*DATA FOR ANALYSIS:*
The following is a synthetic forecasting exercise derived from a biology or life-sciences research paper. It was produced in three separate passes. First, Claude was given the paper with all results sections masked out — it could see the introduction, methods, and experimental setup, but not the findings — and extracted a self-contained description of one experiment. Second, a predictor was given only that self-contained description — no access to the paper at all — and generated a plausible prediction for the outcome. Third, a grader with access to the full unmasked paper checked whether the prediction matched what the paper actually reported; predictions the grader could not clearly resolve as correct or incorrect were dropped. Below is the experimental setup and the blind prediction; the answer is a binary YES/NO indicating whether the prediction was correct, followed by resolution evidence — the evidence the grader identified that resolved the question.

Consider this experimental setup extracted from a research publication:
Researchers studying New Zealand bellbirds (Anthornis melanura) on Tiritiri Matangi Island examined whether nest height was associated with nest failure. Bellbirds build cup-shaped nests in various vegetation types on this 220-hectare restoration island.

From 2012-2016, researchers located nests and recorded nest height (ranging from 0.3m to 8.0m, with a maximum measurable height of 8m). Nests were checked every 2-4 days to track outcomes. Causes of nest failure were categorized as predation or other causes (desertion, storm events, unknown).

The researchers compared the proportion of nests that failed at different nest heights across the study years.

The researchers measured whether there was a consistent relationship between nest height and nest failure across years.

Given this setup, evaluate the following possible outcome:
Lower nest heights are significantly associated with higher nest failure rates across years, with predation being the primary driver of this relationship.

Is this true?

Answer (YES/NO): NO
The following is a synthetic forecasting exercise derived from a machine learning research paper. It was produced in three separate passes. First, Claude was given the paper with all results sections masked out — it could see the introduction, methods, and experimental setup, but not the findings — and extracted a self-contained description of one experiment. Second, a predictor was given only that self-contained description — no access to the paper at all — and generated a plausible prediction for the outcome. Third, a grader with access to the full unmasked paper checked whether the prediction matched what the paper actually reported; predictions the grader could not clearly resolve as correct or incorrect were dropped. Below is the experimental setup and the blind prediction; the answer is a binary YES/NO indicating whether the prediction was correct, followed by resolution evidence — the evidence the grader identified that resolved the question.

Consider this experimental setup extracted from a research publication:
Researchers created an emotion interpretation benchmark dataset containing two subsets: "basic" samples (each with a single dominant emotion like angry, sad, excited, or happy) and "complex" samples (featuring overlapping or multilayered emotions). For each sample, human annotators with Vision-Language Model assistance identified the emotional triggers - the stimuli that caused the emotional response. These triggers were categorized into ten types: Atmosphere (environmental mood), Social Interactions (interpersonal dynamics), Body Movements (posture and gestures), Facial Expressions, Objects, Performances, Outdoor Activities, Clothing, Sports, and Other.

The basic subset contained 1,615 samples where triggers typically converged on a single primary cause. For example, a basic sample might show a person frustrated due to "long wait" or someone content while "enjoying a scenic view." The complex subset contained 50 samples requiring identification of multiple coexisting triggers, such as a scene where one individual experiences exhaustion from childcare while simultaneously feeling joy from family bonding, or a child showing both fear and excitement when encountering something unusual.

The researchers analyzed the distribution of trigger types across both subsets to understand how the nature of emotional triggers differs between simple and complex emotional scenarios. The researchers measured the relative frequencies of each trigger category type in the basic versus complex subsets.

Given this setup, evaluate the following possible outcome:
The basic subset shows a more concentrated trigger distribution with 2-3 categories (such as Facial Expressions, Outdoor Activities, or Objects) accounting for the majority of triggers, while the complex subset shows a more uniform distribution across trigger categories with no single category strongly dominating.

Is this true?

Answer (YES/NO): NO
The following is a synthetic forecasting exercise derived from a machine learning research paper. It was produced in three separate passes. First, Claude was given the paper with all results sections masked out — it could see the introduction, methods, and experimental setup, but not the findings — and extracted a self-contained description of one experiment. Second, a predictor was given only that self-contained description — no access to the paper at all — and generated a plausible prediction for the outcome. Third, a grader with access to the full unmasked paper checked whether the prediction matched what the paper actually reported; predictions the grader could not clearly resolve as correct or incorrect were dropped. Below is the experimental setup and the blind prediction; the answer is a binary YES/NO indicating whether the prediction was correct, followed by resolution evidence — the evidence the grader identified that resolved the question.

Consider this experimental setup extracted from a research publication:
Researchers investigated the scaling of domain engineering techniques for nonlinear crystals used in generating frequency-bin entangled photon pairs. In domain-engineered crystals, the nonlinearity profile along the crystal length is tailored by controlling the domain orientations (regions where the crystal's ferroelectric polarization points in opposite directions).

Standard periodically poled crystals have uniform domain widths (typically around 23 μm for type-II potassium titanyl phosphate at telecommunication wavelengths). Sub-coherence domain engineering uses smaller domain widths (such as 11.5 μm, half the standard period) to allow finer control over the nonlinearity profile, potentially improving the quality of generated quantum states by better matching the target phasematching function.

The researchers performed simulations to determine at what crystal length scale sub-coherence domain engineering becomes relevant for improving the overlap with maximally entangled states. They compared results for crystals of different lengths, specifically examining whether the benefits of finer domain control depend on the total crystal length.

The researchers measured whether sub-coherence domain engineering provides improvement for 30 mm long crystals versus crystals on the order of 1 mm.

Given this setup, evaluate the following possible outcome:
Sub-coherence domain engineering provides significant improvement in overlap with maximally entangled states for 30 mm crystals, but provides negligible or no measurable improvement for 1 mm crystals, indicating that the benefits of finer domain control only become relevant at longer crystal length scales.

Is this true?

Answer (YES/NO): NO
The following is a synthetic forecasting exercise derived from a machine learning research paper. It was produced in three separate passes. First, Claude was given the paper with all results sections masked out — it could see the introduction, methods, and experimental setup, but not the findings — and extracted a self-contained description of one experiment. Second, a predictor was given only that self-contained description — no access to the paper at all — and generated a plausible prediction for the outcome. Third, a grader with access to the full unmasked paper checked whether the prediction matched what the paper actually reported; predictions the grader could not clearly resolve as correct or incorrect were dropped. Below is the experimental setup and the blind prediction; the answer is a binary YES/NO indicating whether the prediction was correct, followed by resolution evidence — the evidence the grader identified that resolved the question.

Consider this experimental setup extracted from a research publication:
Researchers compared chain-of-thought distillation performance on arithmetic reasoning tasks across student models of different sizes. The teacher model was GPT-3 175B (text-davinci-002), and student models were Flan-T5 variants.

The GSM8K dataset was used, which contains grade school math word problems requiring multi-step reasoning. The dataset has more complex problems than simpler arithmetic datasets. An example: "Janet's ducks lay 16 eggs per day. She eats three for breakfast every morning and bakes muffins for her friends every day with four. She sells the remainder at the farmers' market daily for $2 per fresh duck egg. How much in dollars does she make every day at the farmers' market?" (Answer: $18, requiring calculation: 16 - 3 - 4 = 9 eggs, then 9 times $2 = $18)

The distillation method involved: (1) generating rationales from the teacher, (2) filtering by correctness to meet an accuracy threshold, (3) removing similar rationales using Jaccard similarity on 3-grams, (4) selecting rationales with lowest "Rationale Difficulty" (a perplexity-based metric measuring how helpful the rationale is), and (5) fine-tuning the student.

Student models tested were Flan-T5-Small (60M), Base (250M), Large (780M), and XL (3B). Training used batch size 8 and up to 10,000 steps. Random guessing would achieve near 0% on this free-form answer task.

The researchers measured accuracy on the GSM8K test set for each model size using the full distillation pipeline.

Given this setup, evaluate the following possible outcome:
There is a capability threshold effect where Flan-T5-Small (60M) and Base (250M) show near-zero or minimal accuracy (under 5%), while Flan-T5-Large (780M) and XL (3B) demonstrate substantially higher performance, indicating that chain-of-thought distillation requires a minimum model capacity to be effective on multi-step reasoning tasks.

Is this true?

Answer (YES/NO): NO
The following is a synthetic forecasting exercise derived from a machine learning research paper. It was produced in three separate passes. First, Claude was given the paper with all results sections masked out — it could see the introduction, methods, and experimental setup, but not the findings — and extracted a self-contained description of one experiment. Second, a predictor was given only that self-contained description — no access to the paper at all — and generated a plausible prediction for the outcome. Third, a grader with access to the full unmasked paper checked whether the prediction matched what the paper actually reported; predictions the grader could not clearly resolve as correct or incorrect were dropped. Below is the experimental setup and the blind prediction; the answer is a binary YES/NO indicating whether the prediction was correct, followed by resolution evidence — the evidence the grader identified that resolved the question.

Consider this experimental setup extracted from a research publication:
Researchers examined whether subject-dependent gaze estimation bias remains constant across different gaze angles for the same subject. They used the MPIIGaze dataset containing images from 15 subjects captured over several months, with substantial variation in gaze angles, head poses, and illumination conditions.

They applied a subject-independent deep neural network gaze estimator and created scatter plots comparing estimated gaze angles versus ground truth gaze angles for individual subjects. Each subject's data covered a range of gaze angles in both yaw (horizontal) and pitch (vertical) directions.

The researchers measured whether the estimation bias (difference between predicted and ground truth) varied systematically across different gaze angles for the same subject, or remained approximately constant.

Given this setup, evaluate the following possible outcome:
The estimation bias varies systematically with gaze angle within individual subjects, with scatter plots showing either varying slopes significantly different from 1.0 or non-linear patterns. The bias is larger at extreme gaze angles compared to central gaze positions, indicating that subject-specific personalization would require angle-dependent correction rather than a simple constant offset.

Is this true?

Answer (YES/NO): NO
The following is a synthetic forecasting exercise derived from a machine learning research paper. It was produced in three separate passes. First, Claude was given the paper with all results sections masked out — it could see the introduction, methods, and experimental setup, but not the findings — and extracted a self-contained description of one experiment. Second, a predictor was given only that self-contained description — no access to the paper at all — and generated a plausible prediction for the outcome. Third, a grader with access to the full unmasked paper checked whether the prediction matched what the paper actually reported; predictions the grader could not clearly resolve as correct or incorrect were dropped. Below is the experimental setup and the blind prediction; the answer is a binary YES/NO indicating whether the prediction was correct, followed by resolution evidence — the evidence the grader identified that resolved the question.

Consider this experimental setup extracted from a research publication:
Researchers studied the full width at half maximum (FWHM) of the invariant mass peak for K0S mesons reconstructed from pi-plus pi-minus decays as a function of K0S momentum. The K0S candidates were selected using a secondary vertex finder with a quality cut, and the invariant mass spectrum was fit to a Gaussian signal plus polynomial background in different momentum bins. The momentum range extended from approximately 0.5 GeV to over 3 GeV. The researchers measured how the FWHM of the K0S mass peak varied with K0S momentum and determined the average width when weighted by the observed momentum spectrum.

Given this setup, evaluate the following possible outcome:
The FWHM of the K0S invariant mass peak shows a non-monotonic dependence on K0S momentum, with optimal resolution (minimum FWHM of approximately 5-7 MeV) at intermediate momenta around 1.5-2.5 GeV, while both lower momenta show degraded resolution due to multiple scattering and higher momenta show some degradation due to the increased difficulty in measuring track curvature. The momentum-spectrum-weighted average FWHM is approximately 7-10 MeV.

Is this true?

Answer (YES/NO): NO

*ASSIGNMENT:* Whenever the string "significantly" occurs in a line of the entries above, copy that line.

*SOLUTION TO THIS PROBLEM:*
Lower nest heights are significantly associated with higher nest failure rates across years, with predation being the primary driver of this relationship.
The estimation bias varies systematically with gaze angle within individual subjects, with scatter plots showing either varying slopes significantly different from 1.0 or non-linear patterns. The bias is larger at extreme gaze angles compared to central gaze positions, indicating that subject-specific personalization would require angle-dependent correction rather than a simple constant offset.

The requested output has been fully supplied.